Moral Hazard: the United States and Saudi Arabia (Marcellus Policy Analysis)

By Fiona Harrigan, Fall 2020 Marcellus Policy Fellow

Over the course of President Donald Trump’s tenure, the United States and Saudi Arabia have experienced an unprecedented level of partnership. It has seemingly also been Saudi Arabia’s most controversial era on the world stage, with its continued military campaigns in the Yemeni Civil War, involvement in the killing of Jamal Khashoggi, and blockade of Qatar. These actions have largely been met either with apathy or support from senior Trump officials and there have been few tangible challenges to the kingdom’s conduct from the current administration.

This cycle of permissiveness on the part of the United States and subsequent recklessness from the emboldened kingdom is an example of moral hazard, which refers to an arrangement in which actors
are not incentivized to guard against risk because they perceive they will be shielded from the consequences of their actions. The United States’s financial ties to the kingdom through arms deals––and the fact that its relationship with Saudi Arabia is a counterbalance to Iranian influence in the region––is effectively the kingdom’s insurance policy. With the confidence it has developed from this unwavering American support, Saudi Arabia has little incentive to change its conduct in the region.

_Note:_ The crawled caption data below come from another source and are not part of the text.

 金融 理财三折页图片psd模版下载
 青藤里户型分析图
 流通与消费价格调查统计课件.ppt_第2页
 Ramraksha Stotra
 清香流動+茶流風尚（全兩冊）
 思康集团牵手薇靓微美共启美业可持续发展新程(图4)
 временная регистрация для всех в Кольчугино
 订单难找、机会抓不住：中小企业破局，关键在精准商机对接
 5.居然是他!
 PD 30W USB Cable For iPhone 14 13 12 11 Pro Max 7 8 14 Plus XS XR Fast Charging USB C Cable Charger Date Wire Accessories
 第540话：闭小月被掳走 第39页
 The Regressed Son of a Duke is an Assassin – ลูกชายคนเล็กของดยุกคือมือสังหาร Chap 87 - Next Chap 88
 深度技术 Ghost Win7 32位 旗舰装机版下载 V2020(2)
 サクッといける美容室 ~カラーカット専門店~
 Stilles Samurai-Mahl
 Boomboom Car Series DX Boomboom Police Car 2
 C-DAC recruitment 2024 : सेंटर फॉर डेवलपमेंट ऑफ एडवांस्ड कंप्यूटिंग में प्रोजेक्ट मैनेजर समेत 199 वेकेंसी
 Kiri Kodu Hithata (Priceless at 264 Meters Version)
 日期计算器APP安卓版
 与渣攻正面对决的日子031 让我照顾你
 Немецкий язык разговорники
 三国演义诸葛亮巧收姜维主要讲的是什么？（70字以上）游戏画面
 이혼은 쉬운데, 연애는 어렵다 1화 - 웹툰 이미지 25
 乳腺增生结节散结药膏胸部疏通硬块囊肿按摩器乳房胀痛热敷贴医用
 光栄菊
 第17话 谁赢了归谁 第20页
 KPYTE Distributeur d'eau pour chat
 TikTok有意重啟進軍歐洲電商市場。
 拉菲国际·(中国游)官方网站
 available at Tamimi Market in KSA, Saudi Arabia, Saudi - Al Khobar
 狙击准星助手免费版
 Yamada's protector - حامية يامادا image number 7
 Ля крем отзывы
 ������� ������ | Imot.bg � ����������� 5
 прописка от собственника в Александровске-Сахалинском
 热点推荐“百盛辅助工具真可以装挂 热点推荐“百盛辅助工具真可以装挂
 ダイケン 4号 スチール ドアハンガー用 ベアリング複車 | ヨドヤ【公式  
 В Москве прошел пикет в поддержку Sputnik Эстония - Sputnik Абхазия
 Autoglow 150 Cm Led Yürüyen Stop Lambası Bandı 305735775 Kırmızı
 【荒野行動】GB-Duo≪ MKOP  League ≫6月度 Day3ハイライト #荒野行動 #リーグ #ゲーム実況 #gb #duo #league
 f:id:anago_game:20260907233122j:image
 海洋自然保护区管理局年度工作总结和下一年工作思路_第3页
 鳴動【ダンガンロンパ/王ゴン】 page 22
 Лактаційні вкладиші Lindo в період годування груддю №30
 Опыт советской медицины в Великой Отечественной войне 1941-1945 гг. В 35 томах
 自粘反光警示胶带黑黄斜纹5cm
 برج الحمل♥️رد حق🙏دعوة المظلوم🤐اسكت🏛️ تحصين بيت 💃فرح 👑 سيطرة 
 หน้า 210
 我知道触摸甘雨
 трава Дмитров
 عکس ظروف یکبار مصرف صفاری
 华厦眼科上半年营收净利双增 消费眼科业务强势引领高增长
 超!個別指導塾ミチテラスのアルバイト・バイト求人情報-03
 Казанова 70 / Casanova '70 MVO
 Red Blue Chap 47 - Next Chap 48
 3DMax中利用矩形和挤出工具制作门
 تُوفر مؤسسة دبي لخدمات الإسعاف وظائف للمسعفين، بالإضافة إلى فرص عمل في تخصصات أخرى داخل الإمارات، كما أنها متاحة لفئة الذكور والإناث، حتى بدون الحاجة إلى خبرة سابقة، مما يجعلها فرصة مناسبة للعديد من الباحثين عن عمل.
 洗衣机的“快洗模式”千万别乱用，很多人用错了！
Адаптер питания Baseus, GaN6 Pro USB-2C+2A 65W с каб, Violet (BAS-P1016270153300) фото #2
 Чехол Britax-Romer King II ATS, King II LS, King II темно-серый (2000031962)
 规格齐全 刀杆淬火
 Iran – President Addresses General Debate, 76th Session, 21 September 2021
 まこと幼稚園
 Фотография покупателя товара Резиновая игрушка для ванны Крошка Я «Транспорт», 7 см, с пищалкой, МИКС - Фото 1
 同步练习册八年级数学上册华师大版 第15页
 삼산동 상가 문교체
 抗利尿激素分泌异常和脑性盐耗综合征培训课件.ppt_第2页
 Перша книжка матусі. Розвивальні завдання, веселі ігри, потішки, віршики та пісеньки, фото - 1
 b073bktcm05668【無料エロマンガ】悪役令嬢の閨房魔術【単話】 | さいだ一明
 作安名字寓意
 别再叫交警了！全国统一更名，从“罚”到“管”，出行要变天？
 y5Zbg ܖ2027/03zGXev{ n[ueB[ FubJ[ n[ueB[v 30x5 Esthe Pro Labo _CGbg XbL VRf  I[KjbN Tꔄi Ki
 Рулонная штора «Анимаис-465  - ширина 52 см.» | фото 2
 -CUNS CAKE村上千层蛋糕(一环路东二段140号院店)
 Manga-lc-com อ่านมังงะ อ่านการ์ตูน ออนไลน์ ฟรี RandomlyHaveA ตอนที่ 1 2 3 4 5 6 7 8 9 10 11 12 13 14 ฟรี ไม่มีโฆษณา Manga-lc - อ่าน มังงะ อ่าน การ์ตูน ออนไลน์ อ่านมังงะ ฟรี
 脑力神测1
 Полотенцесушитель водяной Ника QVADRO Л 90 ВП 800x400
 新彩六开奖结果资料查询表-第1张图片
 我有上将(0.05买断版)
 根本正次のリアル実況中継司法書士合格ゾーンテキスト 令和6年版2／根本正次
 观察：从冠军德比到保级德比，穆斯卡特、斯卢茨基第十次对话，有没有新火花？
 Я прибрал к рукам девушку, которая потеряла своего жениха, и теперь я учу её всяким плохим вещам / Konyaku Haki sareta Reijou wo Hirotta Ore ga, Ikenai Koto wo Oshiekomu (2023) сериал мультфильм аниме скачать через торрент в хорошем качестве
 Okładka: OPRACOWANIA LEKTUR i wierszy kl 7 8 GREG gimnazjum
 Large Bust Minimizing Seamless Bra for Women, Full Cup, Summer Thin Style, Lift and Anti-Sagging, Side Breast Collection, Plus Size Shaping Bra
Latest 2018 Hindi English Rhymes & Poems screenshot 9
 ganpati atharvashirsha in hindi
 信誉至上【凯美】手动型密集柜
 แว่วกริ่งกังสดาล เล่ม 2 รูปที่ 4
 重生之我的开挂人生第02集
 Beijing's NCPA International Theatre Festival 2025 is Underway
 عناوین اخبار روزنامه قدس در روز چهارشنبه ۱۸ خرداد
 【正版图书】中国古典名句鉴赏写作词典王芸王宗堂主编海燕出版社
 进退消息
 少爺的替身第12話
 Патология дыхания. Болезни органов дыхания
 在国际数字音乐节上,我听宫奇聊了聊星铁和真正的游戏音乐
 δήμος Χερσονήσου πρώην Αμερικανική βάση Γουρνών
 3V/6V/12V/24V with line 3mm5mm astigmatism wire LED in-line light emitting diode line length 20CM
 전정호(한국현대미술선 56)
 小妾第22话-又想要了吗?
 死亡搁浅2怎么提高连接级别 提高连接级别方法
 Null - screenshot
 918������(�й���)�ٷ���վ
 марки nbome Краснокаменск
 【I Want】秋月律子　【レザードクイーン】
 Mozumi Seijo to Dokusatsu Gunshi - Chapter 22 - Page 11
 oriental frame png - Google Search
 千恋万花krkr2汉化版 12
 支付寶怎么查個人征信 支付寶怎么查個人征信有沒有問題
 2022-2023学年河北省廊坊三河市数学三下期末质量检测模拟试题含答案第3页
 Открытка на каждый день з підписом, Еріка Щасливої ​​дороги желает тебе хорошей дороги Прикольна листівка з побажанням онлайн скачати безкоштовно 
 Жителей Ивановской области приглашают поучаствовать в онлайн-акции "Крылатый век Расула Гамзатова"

President-elect Biden and Congress will face new opportunities to challenge our morally hazardous relationship with Saudi Arabia. It isn’t necessary to cease relations with the nation entirely. For instance, if Biden were to develop diplomatic ties with Iran as a challenge to Saudi Arabia, he could leverage his relationships with either country against the other. But, by ceasing arms sales to the
kingdom, Biden could send a clear signal that the Saudi-led coalition’s conduct in Yemen is outside the bounds of acceptable behavior. Whether Biden chooses to pursue these tactics or others, what will prove most effective in compelling Saudi Arabia to change its ways will be political and diplomatic approaches that convey that the U.S. may no longer be as securely on the kingdom’s side as it has been during the Trump years.